'Never, Rarely, Sometimes, Always'
“When women travel into the city, they always overpack,”
Eliza Hittman says this as she answers an audience member’s question “Why do Autumn and Skylar lug a large suitcase around throughout their journey?”
“It is metaphoric to the burden they carry,” Hittman adds. The burden of being at the end of controversy. The burden of being seen as less than by society and the people around one all because of something the human body itself can’t control.
Never, Rarely, Sometimes, Always is an intense and truly impactful film that tells the story of thousands of women in America alone through two young girls, Autumn and Skylar, on a trip to New York City from Pennsylvania so Autumn could receive the care she had needed urgently. The care that is so demonized in our society that even discussing it is a controversy in itself, and people who have no experience with it feel the necessity to take sides. Say the name aloud and create a hushed atmosphere. An abortion.

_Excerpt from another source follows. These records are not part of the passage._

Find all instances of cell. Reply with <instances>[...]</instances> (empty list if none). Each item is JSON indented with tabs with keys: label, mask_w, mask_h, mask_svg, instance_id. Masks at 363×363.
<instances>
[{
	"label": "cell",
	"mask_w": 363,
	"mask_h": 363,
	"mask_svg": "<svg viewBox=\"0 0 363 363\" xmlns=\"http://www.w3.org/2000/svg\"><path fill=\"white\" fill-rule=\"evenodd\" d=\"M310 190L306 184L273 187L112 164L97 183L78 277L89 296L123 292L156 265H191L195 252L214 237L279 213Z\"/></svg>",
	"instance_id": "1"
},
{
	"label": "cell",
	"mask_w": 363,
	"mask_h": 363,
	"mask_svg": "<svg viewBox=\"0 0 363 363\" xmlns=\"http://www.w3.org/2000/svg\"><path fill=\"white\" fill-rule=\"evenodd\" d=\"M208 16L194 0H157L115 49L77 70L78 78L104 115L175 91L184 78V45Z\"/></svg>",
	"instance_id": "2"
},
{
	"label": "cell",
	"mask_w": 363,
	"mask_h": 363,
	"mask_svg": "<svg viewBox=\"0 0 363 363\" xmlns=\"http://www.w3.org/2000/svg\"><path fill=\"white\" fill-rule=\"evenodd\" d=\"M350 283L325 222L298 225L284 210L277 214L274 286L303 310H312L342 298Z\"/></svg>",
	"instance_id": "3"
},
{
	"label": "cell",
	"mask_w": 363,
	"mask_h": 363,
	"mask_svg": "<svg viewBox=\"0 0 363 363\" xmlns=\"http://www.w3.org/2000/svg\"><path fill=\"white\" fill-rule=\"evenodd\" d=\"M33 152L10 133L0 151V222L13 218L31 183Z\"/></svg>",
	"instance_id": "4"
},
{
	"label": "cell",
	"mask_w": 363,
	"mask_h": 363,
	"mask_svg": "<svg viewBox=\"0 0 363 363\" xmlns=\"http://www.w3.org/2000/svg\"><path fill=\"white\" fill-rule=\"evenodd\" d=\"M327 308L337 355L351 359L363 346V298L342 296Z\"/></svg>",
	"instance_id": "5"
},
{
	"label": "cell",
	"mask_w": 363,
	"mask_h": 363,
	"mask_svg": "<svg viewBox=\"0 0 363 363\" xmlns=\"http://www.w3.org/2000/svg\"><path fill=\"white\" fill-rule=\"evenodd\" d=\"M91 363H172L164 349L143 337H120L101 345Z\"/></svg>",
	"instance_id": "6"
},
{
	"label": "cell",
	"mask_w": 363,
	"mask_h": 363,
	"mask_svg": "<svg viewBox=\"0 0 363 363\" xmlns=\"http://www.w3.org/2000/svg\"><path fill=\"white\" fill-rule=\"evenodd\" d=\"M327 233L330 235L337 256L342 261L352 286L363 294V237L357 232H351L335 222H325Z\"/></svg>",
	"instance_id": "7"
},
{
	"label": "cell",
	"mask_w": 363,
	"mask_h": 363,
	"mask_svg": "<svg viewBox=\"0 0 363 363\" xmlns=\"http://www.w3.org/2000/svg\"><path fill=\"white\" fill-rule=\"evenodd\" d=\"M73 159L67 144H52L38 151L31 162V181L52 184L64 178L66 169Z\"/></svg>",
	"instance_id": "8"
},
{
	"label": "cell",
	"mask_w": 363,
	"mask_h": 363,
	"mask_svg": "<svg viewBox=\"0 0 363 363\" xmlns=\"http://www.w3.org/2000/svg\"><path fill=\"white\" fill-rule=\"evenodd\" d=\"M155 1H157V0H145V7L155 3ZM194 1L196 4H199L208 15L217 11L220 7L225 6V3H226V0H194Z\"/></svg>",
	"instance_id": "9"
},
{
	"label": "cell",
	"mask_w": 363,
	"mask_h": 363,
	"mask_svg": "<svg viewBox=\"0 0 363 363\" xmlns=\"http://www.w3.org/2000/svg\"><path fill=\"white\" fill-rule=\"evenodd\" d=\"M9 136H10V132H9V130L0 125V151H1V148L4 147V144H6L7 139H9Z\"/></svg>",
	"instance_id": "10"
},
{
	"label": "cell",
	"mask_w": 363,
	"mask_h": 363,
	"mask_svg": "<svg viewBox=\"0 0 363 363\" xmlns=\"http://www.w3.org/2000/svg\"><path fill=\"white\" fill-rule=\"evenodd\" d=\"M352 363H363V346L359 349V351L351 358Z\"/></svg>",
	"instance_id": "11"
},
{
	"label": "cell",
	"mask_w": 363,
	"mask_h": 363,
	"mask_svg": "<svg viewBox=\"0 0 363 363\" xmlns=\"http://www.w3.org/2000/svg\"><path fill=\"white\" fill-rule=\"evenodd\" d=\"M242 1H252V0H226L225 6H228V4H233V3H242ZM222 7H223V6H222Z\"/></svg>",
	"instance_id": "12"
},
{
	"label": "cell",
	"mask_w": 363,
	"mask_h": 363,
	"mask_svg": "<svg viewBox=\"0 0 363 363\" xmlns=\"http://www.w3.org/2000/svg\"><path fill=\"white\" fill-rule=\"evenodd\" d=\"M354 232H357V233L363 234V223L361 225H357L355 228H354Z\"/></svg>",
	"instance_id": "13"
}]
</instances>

This film is not a piece of propaganda to make everyone who sees it support abortion. It is not a film to create a war over.
“I don’t think it’s a tool to change people’s minds,” Hittman says.
And this holds true.
Never, Rarely, Sometimes, Always, is a film that tells of a journey, of travel that had taken the most out of the two girls experiencing it, as they weave their way around the world through the eyes of youth. Though most importantly this is a film about Autumn. The girl who travels to New York with her supportive cousin Skylar to overcome an aspect of her life. The girl who has had her own experiences that are not ones to tell at the moment, as all human beings do. And after her journey is done and over with, she does not transform, her problems do not fix themselves and disappear. But as the ending scene shows us, she has found peace in this one moment.
To elaborate on Hittman’s words, she became herself again.